Я хотел бы добавить в заключение, что мне кажется не вполне обоснованной дихотомия О. Кернберга, согласно которой проективная идентификация относится к ряду так называемых «примитивных» защит, якобы используемых преимущественно пациентами с недоформированным Эго — то есть психотического и пограничного уровня. Действительно, у пограничных пациентов использование проективной идентификации встречается чаще и проявляется более интенсивно, чем у невротиков, но и только. Эта форма коммуникации присутствует в любых проявлениях взаимоотношений, особенно в стрессовые моменты последних: каждый из участников любого поведенческого диалога играет некую роль с целью вызвать определенную ответную реакцию партнера. Как отмечают Х. Томэ и Х. Кехеле, ссылаясь на Мейснера, «проективная идентификация превращается в метафору, произвольно переведенную в термины «вмещающий» и «вмещаемый», которые применимы почти к любой форме отношений или когнитивных феноменов» [1:214]. Наконец, определение «примитивная защита», являющееся в каком-то смысле оценивающим, едва ли применимо к столь сложному и ориентированному на реальность механизму выстраивания отношений.
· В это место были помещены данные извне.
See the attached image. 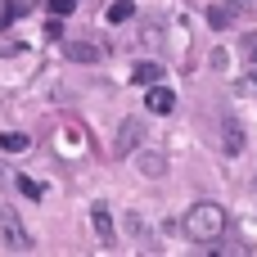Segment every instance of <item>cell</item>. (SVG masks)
<instances>
[{
	"mask_svg": "<svg viewBox=\"0 0 257 257\" xmlns=\"http://www.w3.org/2000/svg\"><path fill=\"white\" fill-rule=\"evenodd\" d=\"M230 5H239V0H230Z\"/></svg>",
	"mask_w": 257,
	"mask_h": 257,
	"instance_id": "d6986e66",
	"label": "cell"
},
{
	"mask_svg": "<svg viewBox=\"0 0 257 257\" xmlns=\"http://www.w3.org/2000/svg\"><path fill=\"white\" fill-rule=\"evenodd\" d=\"M244 50H248V59L257 63V36H244Z\"/></svg>",
	"mask_w": 257,
	"mask_h": 257,
	"instance_id": "e0dca14e",
	"label": "cell"
},
{
	"mask_svg": "<svg viewBox=\"0 0 257 257\" xmlns=\"http://www.w3.org/2000/svg\"><path fill=\"white\" fill-rule=\"evenodd\" d=\"M0 181H5V172H0Z\"/></svg>",
	"mask_w": 257,
	"mask_h": 257,
	"instance_id": "ac0fdd59",
	"label": "cell"
},
{
	"mask_svg": "<svg viewBox=\"0 0 257 257\" xmlns=\"http://www.w3.org/2000/svg\"><path fill=\"white\" fill-rule=\"evenodd\" d=\"M72 5H77V0H50V18H63V14H72Z\"/></svg>",
	"mask_w": 257,
	"mask_h": 257,
	"instance_id": "9a60e30c",
	"label": "cell"
},
{
	"mask_svg": "<svg viewBox=\"0 0 257 257\" xmlns=\"http://www.w3.org/2000/svg\"><path fill=\"white\" fill-rule=\"evenodd\" d=\"M90 226H95V235H99L104 248L117 244V230H113V212H108V203H90Z\"/></svg>",
	"mask_w": 257,
	"mask_h": 257,
	"instance_id": "277c9868",
	"label": "cell"
},
{
	"mask_svg": "<svg viewBox=\"0 0 257 257\" xmlns=\"http://www.w3.org/2000/svg\"><path fill=\"white\" fill-rule=\"evenodd\" d=\"M0 248H9V253H23V248H32V239H27V226L18 221V212H14V208H0Z\"/></svg>",
	"mask_w": 257,
	"mask_h": 257,
	"instance_id": "7a4b0ae2",
	"label": "cell"
},
{
	"mask_svg": "<svg viewBox=\"0 0 257 257\" xmlns=\"http://www.w3.org/2000/svg\"><path fill=\"white\" fill-rule=\"evenodd\" d=\"M253 185H257V181H253Z\"/></svg>",
	"mask_w": 257,
	"mask_h": 257,
	"instance_id": "ffe728a7",
	"label": "cell"
},
{
	"mask_svg": "<svg viewBox=\"0 0 257 257\" xmlns=\"http://www.w3.org/2000/svg\"><path fill=\"white\" fill-rule=\"evenodd\" d=\"M145 104H149V113H163V117H167V113L176 108V95H172L163 81H149V95H145Z\"/></svg>",
	"mask_w": 257,
	"mask_h": 257,
	"instance_id": "5b68a950",
	"label": "cell"
},
{
	"mask_svg": "<svg viewBox=\"0 0 257 257\" xmlns=\"http://www.w3.org/2000/svg\"><path fill=\"white\" fill-rule=\"evenodd\" d=\"M0 149H5V154H23V149H32V136H23V131H0Z\"/></svg>",
	"mask_w": 257,
	"mask_h": 257,
	"instance_id": "8fae6325",
	"label": "cell"
},
{
	"mask_svg": "<svg viewBox=\"0 0 257 257\" xmlns=\"http://www.w3.org/2000/svg\"><path fill=\"white\" fill-rule=\"evenodd\" d=\"M131 81H140V86H149V81H163V63H154V59L136 63V68H131Z\"/></svg>",
	"mask_w": 257,
	"mask_h": 257,
	"instance_id": "ba28073f",
	"label": "cell"
},
{
	"mask_svg": "<svg viewBox=\"0 0 257 257\" xmlns=\"http://www.w3.org/2000/svg\"><path fill=\"white\" fill-rule=\"evenodd\" d=\"M244 149V131H239V122H226L221 126V154H239Z\"/></svg>",
	"mask_w": 257,
	"mask_h": 257,
	"instance_id": "9c48e42d",
	"label": "cell"
},
{
	"mask_svg": "<svg viewBox=\"0 0 257 257\" xmlns=\"http://www.w3.org/2000/svg\"><path fill=\"white\" fill-rule=\"evenodd\" d=\"M239 86H244L248 95H257V68H253V72H248V77H244V81H239Z\"/></svg>",
	"mask_w": 257,
	"mask_h": 257,
	"instance_id": "2e32d148",
	"label": "cell"
},
{
	"mask_svg": "<svg viewBox=\"0 0 257 257\" xmlns=\"http://www.w3.org/2000/svg\"><path fill=\"white\" fill-rule=\"evenodd\" d=\"M140 172H145L149 181H158V176L167 172V158H163V154H149V149H145V154H140Z\"/></svg>",
	"mask_w": 257,
	"mask_h": 257,
	"instance_id": "30bf717a",
	"label": "cell"
},
{
	"mask_svg": "<svg viewBox=\"0 0 257 257\" xmlns=\"http://www.w3.org/2000/svg\"><path fill=\"white\" fill-rule=\"evenodd\" d=\"M226 226H230V217H226V208L221 203H194L190 212H185V235L194 239V244H217L221 235H226Z\"/></svg>",
	"mask_w": 257,
	"mask_h": 257,
	"instance_id": "6da1fadb",
	"label": "cell"
},
{
	"mask_svg": "<svg viewBox=\"0 0 257 257\" xmlns=\"http://www.w3.org/2000/svg\"><path fill=\"white\" fill-rule=\"evenodd\" d=\"M140 140H145V126H140V117H126V122L117 126L113 154H136V149H140Z\"/></svg>",
	"mask_w": 257,
	"mask_h": 257,
	"instance_id": "3957f363",
	"label": "cell"
},
{
	"mask_svg": "<svg viewBox=\"0 0 257 257\" xmlns=\"http://www.w3.org/2000/svg\"><path fill=\"white\" fill-rule=\"evenodd\" d=\"M68 59L72 63H99L104 59V45L99 41H68Z\"/></svg>",
	"mask_w": 257,
	"mask_h": 257,
	"instance_id": "8992f818",
	"label": "cell"
},
{
	"mask_svg": "<svg viewBox=\"0 0 257 257\" xmlns=\"http://www.w3.org/2000/svg\"><path fill=\"white\" fill-rule=\"evenodd\" d=\"M131 14H136V5H131V0H113V5H108V23H126Z\"/></svg>",
	"mask_w": 257,
	"mask_h": 257,
	"instance_id": "7c38bea8",
	"label": "cell"
},
{
	"mask_svg": "<svg viewBox=\"0 0 257 257\" xmlns=\"http://www.w3.org/2000/svg\"><path fill=\"white\" fill-rule=\"evenodd\" d=\"M126 235H136V239H149V221L131 212V217H126Z\"/></svg>",
	"mask_w": 257,
	"mask_h": 257,
	"instance_id": "4fadbf2b",
	"label": "cell"
},
{
	"mask_svg": "<svg viewBox=\"0 0 257 257\" xmlns=\"http://www.w3.org/2000/svg\"><path fill=\"white\" fill-rule=\"evenodd\" d=\"M203 18H208V27H217V32L235 27V9H230V5H212V9H208Z\"/></svg>",
	"mask_w": 257,
	"mask_h": 257,
	"instance_id": "52a82bcc",
	"label": "cell"
},
{
	"mask_svg": "<svg viewBox=\"0 0 257 257\" xmlns=\"http://www.w3.org/2000/svg\"><path fill=\"white\" fill-rule=\"evenodd\" d=\"M18 190L27 194V199H41L45 190H41V181H32V176H18Z\"/></svg>",
	"mask_w": 257,
	"mask_h": 257,
	"instance_id": "5bb4252c",
	"label": "cell"
}]
</instances>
Психотические параноидные проекции в этом смысле действительно примитивны, поскольку психотик не озабочен реальным тождеством между окружающим миром и собственными представлениями о нем. Человек, использующий проективную идентификацию, не просто наполняет фантазиями мир вокруг себя, но и стремится изменить его вплоть до соответствия этим фантазиям. В сущности, это творческий путь.

Литература
1. Томэ, Х., Кехеле, Х. Современный психоанализ. М.: Литера, 1996, т.2.
2. Bion, W. Attacks on linking. //Bion W. Second Thoughts. L., 1959.
3. Kernberg, О. Notes on countertransference. J. Amer. Psychoanal. Assn., n°13, 1965.
4. Klein, M. Notes on some schizoid mechanisms. Int. J. Psychoanal., n°27, 1946.
5. Ogden, T.H. On projective identification. Int. J. Psychoanal., n°60,1979.
6. Porder, M. Projective identification: an alternative hypothesis. Psychoanal. Q., n°56, 1987.
7. Winnicott, D.W. Hate in the countertransference. Int. J. Psychoanal., n°30, 1949.